The end of runway mag check is not much of a test - anything but a gross ignition failure is going to show up as "good". OTOH, high altitude, LOP operations are challenging for ignitions. Just getting the fire lit at all is tough for some magnetos. The fact that EI's do this job better than magnetos does not mean they aren't getting a workout. So to see if they are both actually healthy, simply do a conventional "mag check" when established in your normal cruise power setting. For me, that's ~ 8,000 feet, 50 LOP. On the ground, my "mag check" produces zero RPM change between ignitions, so I have to look for the EGT rise to verify that one ignition is in fact shut down. If my ignitions are healthy, the cruise LOP method delivers the same result. I started doing this after a plug change once and discovered a weak coil. Worked fine on the ground, worked fine on ROP climb, but once I went LOP, the one side just couldn't hack it. Now, this is my normal cruise checklist item.

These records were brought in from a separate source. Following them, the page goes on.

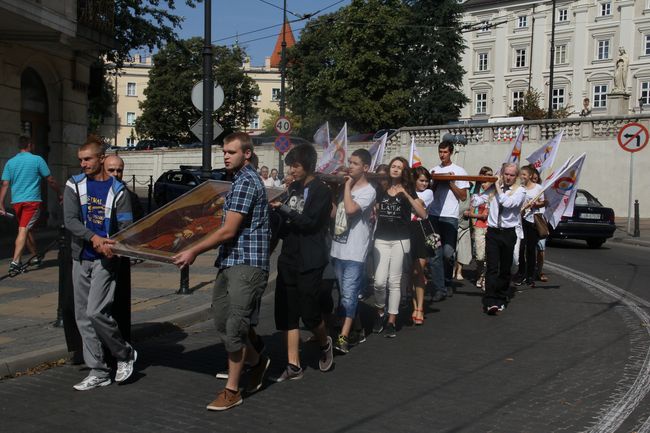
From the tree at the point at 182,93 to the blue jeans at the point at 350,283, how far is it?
61.8 m

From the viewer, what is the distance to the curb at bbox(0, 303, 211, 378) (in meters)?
6.32

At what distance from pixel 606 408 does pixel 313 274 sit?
2.39 meters

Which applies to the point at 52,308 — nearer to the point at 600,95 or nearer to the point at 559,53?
the point at 600,95

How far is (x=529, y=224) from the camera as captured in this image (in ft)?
38.3

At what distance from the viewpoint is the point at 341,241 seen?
7375mm

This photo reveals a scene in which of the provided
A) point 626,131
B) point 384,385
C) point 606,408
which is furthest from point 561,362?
point 626,131

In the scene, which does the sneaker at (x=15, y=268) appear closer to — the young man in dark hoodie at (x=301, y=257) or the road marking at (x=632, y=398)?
the young man in dark hoodie at (x=301, y=257)

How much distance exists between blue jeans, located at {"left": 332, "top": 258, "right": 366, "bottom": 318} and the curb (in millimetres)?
2078

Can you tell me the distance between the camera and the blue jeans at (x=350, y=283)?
725cm

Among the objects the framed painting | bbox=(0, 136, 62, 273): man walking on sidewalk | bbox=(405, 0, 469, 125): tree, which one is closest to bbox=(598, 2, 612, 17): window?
bbox=(405, 0, 469, 125): tree

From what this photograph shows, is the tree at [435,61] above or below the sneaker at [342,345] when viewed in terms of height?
above

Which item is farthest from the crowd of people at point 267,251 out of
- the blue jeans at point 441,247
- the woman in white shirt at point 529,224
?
the woman in white shirt at point 529,224

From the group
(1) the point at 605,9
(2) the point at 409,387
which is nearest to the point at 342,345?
(2) the point at 409,387

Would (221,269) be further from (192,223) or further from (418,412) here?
(418,412)
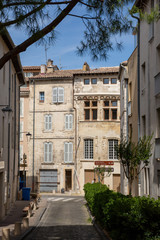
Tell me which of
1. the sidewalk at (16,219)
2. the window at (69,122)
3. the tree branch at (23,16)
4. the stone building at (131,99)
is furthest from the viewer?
the window at (69,122)

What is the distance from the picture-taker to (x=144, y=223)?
9727 millimetres

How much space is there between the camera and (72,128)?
141ft

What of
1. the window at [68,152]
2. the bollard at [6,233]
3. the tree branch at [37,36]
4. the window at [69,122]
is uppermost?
the window at [69,122]

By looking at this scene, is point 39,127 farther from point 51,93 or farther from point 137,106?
point 137,106

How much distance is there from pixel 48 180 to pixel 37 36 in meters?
34.2

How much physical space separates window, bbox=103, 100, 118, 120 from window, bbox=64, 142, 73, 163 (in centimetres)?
455

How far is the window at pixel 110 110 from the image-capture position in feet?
139

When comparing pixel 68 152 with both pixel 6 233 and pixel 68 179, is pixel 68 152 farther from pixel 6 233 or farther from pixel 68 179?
pixel 6 233

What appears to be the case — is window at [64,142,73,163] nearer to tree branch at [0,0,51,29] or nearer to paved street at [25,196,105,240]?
paved street at [25,196,105,240]

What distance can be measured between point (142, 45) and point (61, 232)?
1023 centimetres

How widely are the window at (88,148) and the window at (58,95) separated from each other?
16.4 ft

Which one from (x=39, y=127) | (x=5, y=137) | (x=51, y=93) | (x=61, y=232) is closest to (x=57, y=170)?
(x=39, y=127)

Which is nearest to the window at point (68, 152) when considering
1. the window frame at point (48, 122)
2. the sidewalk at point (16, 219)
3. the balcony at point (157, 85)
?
the window frame at point (48, 122)

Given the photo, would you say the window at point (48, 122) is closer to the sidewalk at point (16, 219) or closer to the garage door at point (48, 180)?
the garage door at point (48, 180)
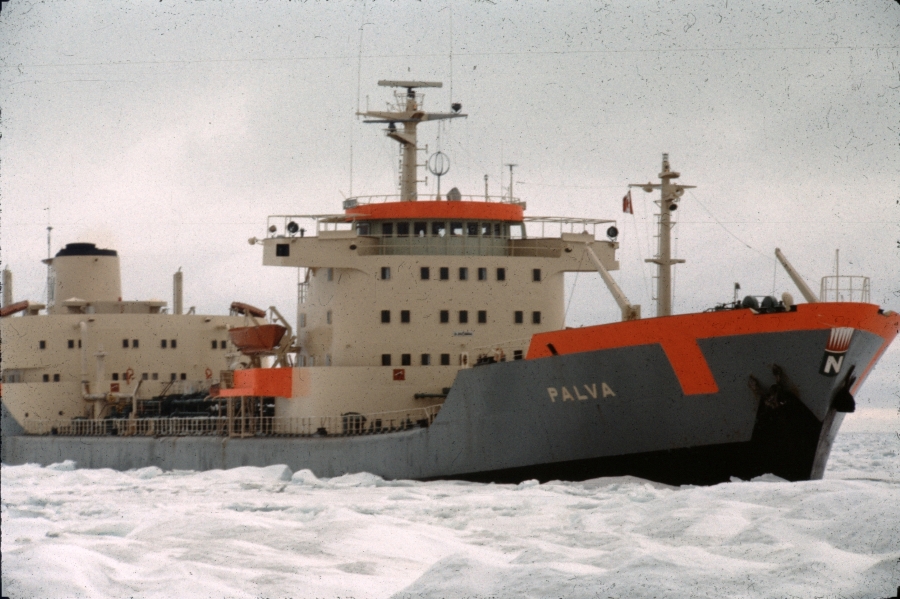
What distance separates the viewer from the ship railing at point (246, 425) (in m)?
24.8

EDIT: someone beat me to the punch....
 
On those same lines...

If you're cruising along LOP (let's say 50 degrees) and notice that suddenly you're some significant value warmer - say 10 LOP or even slightly ROP, don't adjust the mixture right away.... There's a good chance that you have lost an ignition. Do a mag check first, but expect the engine to fall on its face or quit when you shut down the "good" side. If the ignition checks out, then you might think about chasing the mixture back to where it needs to be.

PMags (like most EI's, I suspect), work so well that the engine runs quite happily, even at altitude, on just one. That's why having one drop out on you often produces only the slightest clues. The first time it happened to me I just assumed I bumped the mixture a little rich. There was no obvious indication the ignition checked out.